• _WHAT THIS TASK INVOLVES_:
Starting at the line that contains "How far would" and ending at the line that contains "1648 millimetres", both included, lay out that stretch of the material below as a Markdown table with the columns No. and Text. Give each line its own numbered row and leave out blank lines.

• _THE INPUT_:
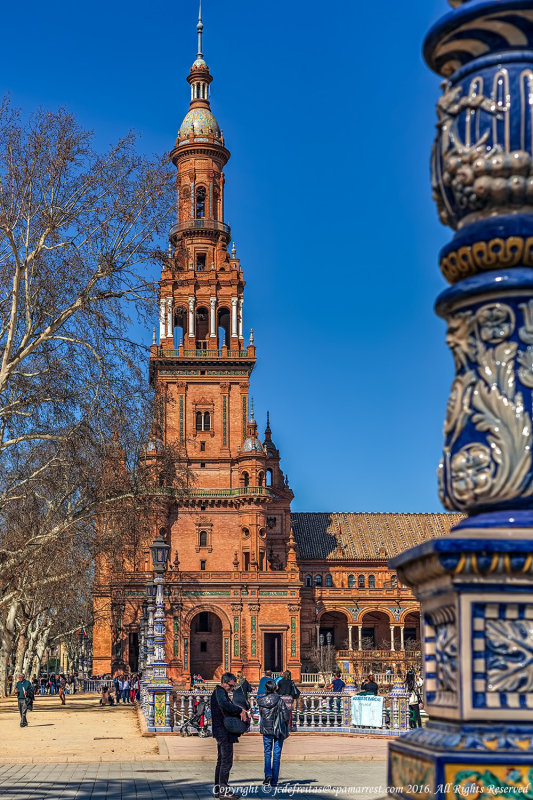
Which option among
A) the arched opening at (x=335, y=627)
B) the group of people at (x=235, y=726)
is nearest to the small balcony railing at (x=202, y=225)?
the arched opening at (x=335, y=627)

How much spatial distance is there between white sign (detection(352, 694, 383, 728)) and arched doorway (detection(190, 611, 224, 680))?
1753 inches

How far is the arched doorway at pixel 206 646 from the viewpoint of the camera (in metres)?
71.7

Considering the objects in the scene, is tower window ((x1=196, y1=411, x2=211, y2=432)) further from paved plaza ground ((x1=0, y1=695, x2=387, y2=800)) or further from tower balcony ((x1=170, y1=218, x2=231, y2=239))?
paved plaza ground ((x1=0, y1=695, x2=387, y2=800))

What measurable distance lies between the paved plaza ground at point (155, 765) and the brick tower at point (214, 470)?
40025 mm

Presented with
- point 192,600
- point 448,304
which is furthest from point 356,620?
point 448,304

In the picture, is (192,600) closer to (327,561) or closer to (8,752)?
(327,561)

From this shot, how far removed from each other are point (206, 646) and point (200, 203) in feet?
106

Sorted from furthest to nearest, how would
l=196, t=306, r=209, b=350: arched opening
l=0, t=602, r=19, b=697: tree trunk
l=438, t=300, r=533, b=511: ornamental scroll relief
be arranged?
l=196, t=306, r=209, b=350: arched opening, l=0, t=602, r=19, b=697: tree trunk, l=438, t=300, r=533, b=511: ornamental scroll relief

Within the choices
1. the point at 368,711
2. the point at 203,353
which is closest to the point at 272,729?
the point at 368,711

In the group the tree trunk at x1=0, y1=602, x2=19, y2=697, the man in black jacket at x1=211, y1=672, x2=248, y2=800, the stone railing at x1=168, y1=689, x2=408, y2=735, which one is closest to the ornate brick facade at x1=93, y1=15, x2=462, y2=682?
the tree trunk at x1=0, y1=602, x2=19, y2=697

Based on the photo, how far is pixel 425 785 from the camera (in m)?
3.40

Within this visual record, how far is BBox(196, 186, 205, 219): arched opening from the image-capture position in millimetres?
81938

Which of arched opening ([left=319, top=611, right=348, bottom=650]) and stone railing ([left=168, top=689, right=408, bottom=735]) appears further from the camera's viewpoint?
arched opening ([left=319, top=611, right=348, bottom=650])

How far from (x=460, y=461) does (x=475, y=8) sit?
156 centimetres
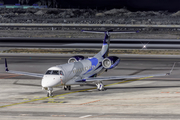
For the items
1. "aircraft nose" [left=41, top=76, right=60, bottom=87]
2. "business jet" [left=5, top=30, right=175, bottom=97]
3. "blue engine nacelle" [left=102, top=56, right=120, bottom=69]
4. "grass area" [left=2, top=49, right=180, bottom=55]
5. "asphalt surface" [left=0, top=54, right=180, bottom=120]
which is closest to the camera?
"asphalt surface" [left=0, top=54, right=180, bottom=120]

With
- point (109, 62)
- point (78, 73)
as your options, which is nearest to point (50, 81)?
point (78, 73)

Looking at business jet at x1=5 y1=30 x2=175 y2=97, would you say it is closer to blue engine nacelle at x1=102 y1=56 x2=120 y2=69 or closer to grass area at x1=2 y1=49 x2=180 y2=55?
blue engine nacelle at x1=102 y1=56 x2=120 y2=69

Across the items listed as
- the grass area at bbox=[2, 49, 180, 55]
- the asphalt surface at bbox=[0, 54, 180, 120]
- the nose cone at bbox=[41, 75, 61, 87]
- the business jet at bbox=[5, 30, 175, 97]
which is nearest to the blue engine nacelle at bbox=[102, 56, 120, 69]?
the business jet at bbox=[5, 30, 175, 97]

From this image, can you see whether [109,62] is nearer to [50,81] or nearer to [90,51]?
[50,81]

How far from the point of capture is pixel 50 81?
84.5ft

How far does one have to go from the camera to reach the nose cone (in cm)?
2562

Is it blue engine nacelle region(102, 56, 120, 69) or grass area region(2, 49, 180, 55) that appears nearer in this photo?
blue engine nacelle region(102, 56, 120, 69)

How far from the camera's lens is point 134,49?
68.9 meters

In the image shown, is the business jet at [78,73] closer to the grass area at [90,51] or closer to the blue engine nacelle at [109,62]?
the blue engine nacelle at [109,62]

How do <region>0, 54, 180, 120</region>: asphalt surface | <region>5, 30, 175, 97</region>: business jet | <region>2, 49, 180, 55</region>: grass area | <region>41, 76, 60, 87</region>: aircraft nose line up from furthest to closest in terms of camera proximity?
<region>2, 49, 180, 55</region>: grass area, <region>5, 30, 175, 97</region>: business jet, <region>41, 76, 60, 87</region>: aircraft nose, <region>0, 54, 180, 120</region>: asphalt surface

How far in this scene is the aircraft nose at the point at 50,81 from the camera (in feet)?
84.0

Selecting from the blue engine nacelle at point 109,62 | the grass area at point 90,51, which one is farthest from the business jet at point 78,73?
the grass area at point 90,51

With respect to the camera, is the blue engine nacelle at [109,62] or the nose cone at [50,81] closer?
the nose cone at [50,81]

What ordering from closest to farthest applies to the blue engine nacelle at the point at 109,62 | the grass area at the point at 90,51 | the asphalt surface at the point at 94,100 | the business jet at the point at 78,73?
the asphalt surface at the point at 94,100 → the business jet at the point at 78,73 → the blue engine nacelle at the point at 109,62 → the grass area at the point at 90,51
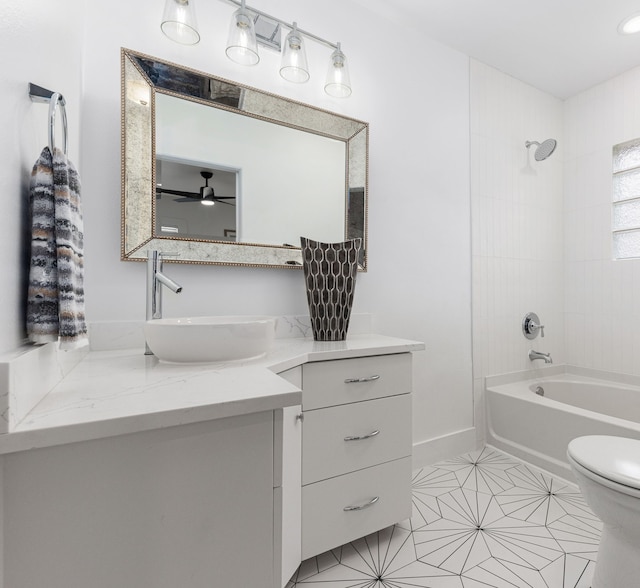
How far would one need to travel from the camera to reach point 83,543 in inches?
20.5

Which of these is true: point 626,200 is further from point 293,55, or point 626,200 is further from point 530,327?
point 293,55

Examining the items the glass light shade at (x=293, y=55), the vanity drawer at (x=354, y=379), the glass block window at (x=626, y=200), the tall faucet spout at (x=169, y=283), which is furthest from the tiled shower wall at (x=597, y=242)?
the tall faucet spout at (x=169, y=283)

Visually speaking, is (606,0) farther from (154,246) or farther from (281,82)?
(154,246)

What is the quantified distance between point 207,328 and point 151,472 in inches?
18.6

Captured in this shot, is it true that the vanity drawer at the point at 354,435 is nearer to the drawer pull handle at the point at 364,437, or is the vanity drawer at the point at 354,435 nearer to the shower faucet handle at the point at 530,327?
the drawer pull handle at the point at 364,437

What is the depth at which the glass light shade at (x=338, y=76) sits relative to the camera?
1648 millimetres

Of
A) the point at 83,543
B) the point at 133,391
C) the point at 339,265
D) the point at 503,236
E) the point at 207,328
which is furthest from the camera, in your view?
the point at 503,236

• _WRITTEN REPLY_:
| No. | Text |
|---|---|
| 1 | How far would one need to travel from the camera to reach point 83,543 in inches? |
| 2 | 20.5 |
| 3 | Which of these is true: point 626,200 is further from point 293,55, or point 626,200 is further from point 530,327? |
| 4 | point 293,55 |
| 5 | Examining the items the glass light shade at (x=293, y=55), the vanity drawer at (x=354, y=379), the glass block window at (x=626, y=200), the tall faucet spout at (x=169, y=283), which is furthest from the tiled shower wall at (x=597, y=242)? |
| 6 | the tall faucet spout at (x=169, y=283) |
| 7 | Visually speaking, is (606,0) farther from (154,246) or farther from (281,82)? |
| 8 | (154,246) |
| 9 | What is the quantified distance between point 207,328 and point 151,472 in inches? |
| 10 | 18.6 |
| 11 | Captured in this shot, is it true that the vanity drawer at the point at 354,435 is nearer to the drawer pull handle at the point at 364,437, or is the vanity drawer at the point at 354,435 nearer to the shower faucet handle at the point at 530,327? |
| 12 | the drawer pull handle at the point at 364,437 |
| 13 | What is the depth at which the glass light shade at (x=338, y=76) sits relative to the camera? |
| 14 | 1648 millimetres |